What needs to be done –
Count the lines below that contain the string "brown", matching case exactly, and reply with the number alone.

— begin Supplied data —

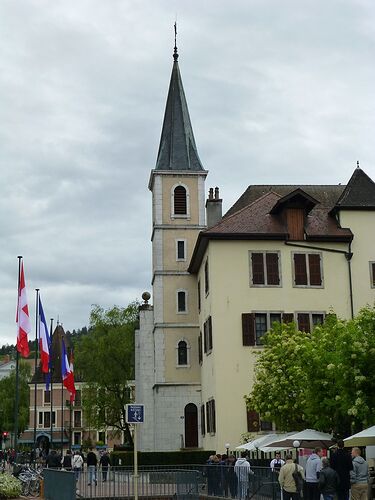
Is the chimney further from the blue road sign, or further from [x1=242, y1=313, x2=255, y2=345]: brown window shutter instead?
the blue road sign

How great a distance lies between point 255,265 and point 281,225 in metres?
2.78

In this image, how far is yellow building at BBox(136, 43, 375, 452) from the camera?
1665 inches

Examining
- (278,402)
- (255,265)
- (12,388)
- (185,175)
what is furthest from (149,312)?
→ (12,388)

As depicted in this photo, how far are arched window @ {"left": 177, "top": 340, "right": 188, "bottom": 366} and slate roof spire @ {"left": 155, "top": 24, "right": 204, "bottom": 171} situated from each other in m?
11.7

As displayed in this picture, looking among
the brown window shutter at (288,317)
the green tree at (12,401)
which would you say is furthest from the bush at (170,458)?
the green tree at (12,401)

— end Supplied data —
— begin Supplied data —

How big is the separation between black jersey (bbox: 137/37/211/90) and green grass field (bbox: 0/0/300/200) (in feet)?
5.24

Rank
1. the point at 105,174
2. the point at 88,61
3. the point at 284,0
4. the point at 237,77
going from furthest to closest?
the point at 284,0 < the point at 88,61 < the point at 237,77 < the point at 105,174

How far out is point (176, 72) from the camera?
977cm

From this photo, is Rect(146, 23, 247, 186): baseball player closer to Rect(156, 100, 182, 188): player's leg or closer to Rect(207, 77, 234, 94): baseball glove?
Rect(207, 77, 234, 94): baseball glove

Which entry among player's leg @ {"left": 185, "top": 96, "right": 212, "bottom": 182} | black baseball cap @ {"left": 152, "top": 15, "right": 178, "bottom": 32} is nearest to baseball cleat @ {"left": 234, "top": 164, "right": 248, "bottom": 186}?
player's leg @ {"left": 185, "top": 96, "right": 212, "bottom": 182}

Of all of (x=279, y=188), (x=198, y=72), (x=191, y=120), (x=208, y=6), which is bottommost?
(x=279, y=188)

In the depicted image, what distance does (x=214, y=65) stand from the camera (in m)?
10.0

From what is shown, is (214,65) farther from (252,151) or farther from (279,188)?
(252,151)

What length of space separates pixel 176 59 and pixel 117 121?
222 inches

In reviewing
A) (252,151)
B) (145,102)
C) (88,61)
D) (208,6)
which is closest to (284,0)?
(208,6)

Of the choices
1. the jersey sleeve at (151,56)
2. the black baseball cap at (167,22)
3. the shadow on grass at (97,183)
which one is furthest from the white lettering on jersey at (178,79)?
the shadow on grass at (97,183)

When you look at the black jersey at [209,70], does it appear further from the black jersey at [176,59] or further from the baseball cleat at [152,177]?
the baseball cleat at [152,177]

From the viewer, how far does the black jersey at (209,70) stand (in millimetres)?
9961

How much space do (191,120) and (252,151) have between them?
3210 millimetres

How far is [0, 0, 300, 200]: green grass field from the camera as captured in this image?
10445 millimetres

— end Supplied data —

Solution –
2